Dataset records →
((
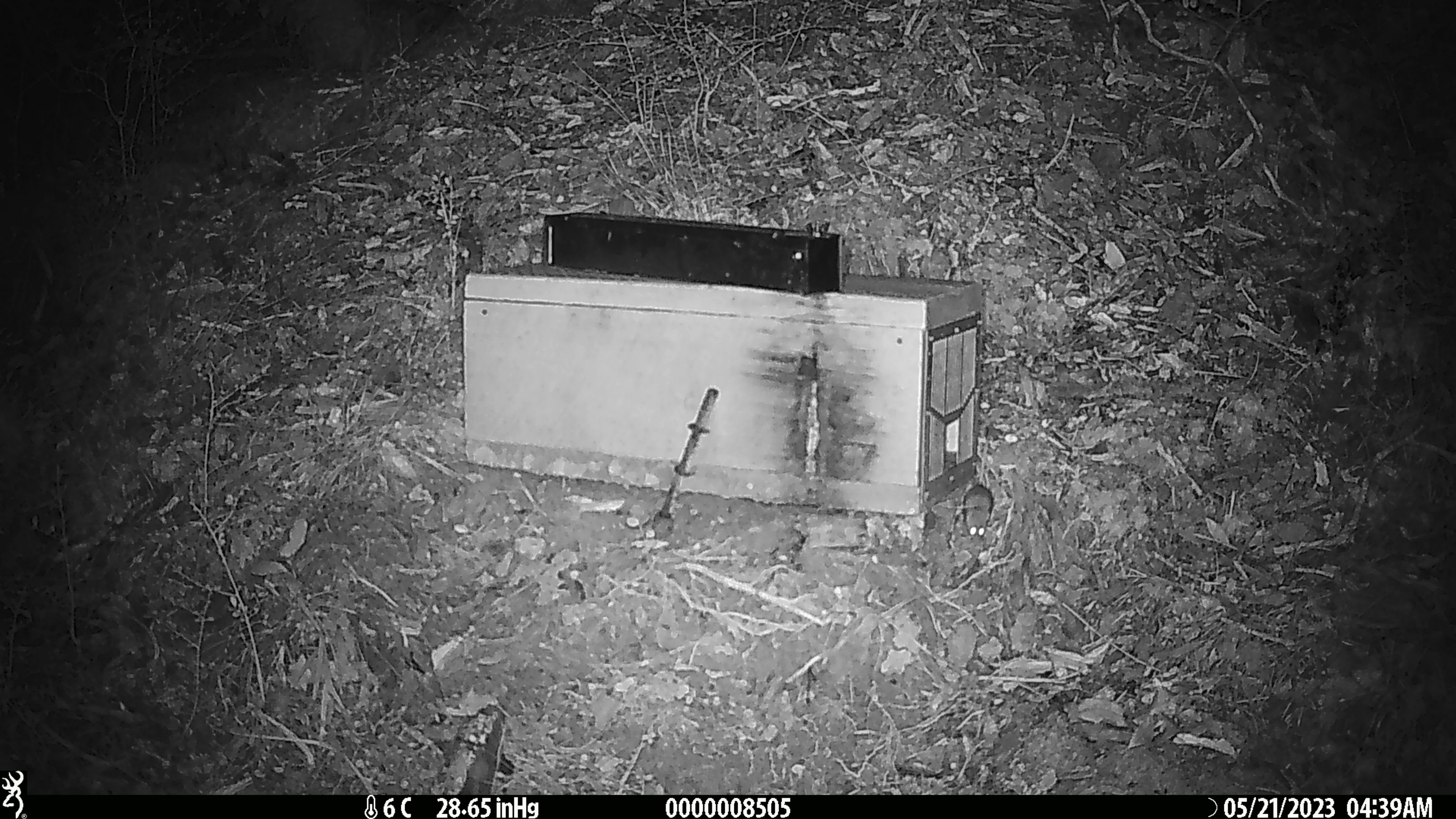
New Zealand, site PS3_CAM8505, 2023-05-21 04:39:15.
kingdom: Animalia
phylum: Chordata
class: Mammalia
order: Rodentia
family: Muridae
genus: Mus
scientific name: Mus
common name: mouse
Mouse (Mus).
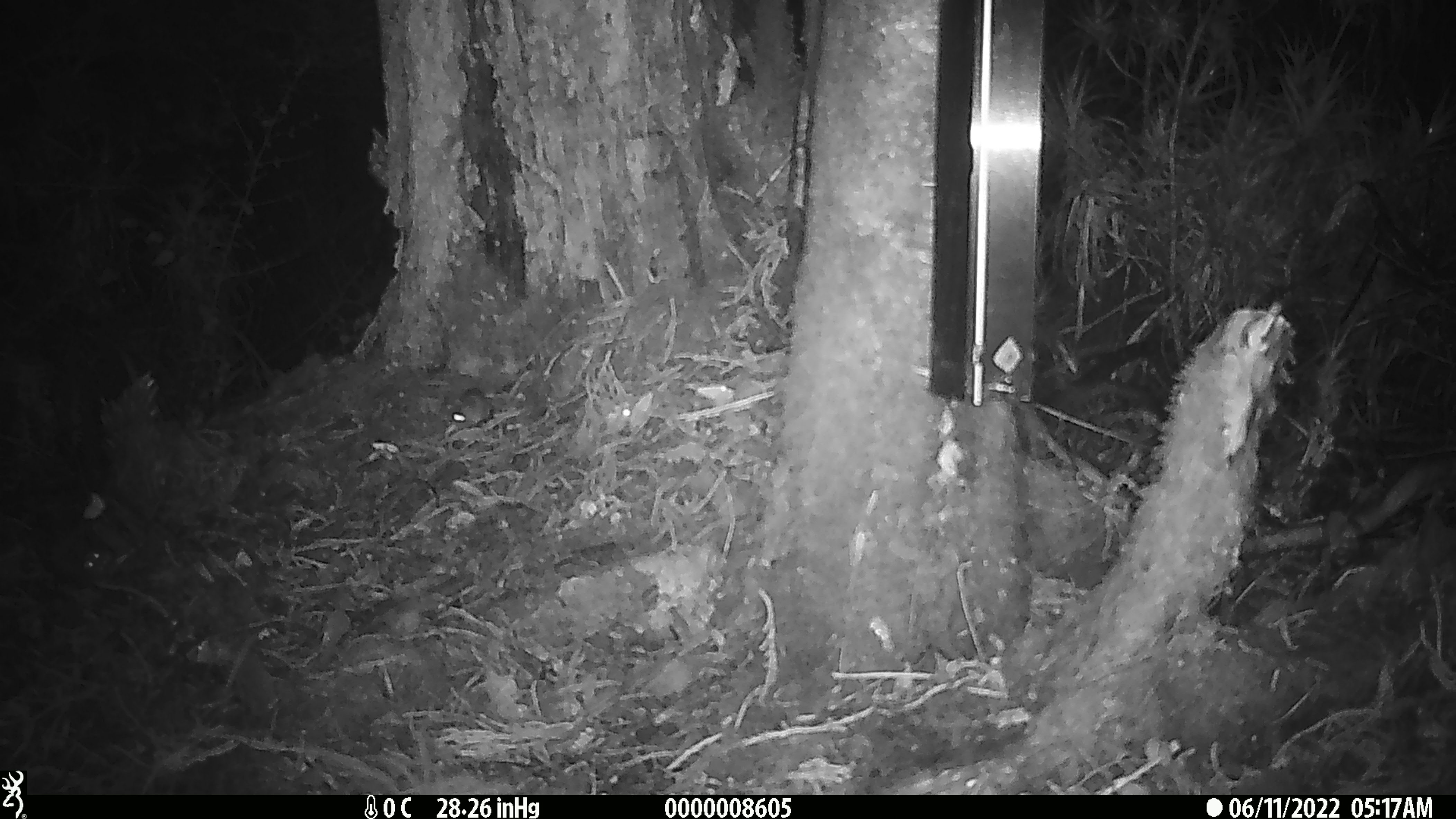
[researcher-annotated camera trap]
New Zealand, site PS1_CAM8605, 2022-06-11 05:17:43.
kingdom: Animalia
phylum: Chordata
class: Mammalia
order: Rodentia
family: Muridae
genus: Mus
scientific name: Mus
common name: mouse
))
The copy you return must match the records above exactly, minus any images.

Finished exercise →
New Zealand, site PS3_CAM8505, 2023-05-21 04:39:15.
kingdom: Animalia
phylum: Chordata
class: Mammalia
order: Rodentia
family: Muridae
genus: Mus
scientific name: Mus
common name: mouse
Mouse (Mus).
[researcher-annotated camera trap]
New Zealand, site PS1_CAM8605, 2022-06-11 05:17:43.
kingdom: Animalia
phylum: Chordata
class: Mammalia
order: Rodentia
family: Muridae
genus: Mus
scientific name: Mus
common name: mouse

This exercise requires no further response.